Cap Corse | Meria

meria

Meria

meria

Le site occuperait l’emplacement d’un oppidum romain cité par Ptolémée sous le nom de Clunium. Il était ensuite rattaché au fief Da mare de San Colombano di Rogliano jusqu’à l’arrivée des génois. A l’instar de nombreux villages du Cap, Meria fut frappé par la crise du XVIIIème siècle, et sa population connut un fort déclin.

Il était formé de plusieurs hameaux : Aja, Caracu, Pastina, Poggiale, Sordolacciu, Marine : A marina
Aujourd'hui, Le village se compose d’un bourg, d’une marine et du hameau de Pastina, perché sur une hauteur, qui vivait autrefois de l’exploitation de l’antimoine. On dit d’ailleurs que les gravillons que l’on retrouve sur la plage proviendraient de cette exploitation.
Au sud, on trouve les ruines du hameau de Caraco qui a été abandonné au début des années 1930.

La marine se situe dans un amphithéâtre de verdure et possède une tour génoise ainsi qu’une chapelle. La plage est protégée par une profonde anse.Le bourg a gardé son caractère authentique, et on peut encore y voir la tour génoise ainsi qu’une maison forte "U Palazzu", récemment rénové. Outre l’église paroissiale Saint Roch, Meria possède plusieurs chapelles, Sainte Marie, San Paolo et les ruines de celle dédiée à Sainte Catherine au sud.

En plein cœur du village, une bibliothèque municipale nous fait découvrir tout au long de l’année, une grande diversité d’ouvrages, destinés à tous les publics.

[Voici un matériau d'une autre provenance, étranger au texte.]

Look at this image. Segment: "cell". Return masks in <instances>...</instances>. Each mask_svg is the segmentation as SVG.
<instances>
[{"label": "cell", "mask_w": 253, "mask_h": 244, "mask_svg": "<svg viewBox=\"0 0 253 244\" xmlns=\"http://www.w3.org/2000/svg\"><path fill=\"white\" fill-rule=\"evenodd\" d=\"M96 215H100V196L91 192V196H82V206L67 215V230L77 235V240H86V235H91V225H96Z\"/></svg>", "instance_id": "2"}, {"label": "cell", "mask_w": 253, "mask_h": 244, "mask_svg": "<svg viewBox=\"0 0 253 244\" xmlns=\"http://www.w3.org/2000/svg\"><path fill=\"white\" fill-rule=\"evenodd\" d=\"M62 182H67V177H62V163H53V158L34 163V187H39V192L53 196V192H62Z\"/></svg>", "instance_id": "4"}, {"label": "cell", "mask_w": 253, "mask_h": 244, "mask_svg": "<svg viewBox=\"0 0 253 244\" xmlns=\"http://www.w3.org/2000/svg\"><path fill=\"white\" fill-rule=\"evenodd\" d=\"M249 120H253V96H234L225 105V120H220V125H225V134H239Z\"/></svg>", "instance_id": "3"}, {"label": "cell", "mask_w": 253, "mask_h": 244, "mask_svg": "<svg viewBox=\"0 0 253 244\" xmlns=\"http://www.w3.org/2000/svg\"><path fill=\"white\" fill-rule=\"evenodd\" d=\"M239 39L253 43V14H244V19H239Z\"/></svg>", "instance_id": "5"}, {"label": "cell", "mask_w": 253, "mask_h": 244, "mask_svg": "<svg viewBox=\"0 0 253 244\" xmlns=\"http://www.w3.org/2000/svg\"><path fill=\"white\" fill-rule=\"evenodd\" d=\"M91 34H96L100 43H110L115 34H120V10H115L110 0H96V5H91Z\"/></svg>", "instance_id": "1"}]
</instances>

Une belle initiative qui réunit plus de 2000 livres de Poche et presque autant d’autres œuvres parmi lesquels les écrits de Pierre Antonetti né aMéria auteur de nombreux livres dont une remarquable histoire de la Corse ; des livres d’art, d’histoire, des titres rares ou épuisés mis à disposition par des particuliers, dont une ancienne libraire qui nous fait partager sa passion pour les livres. Une pochothèque sera prochainement proposée pour offrir encore davantage de choix de lecture aux habitants et visiteurs de ce charmant village du Cap Corse.

Un peu d'histoire : Les mines d'Antimoine de Méria.

Les mines de stibine (1850-1919).
La découverte du gisement de Meria est ancienne, il est déjà signalé sur le plan Terrier de la fin du 18ème siècle. Un rapport sur les mines de Meria rédigé par l'ingénieur Meissonnier en 1857 signale sur la commune : " … un quartier où l'on trouve des indices et des vestiges d'anciennes exploitations L'activité de Meria connaît une forte production dans les dernières années du 19ème siècle, avec 80 à 100 tonnes par mois sont extraits par plus de 200 ouvriers. Progressivement le cour du métal baisse et on concentre les travaux à Vallone.

Devant la reprise à partir de 1906, les notables bastiais décident de reprendre les travaux à San Martino et de créer en 1908 la société anonyme des mines de Meria, disposant d'un capital de 3 millions de francs pour moderniser l'exploitation. En 1908, un rapport d'ingénieur indique que le minerai de Vallone est séparé de la pyrite et de la barytine par une laverie mécanique, qui comprend un concasseur à mâchoire, un moulin à meule verticale et deux tables Wilfley. En 1911, la société installe également une centrale électrique équipée d'une machine à vapeur.

Mais la situation se dégrade rapidement et l'assemblée générale, après lecture du rapport du conseil d'administration décide le 8 juillet 1914 la mise en liquidation de la société.
La derniere société propriétaire, les mines de la lucette a cédé à la Commune, contre l'euro symbolique, les terrains lui appartenant, soit quatre hectares environ.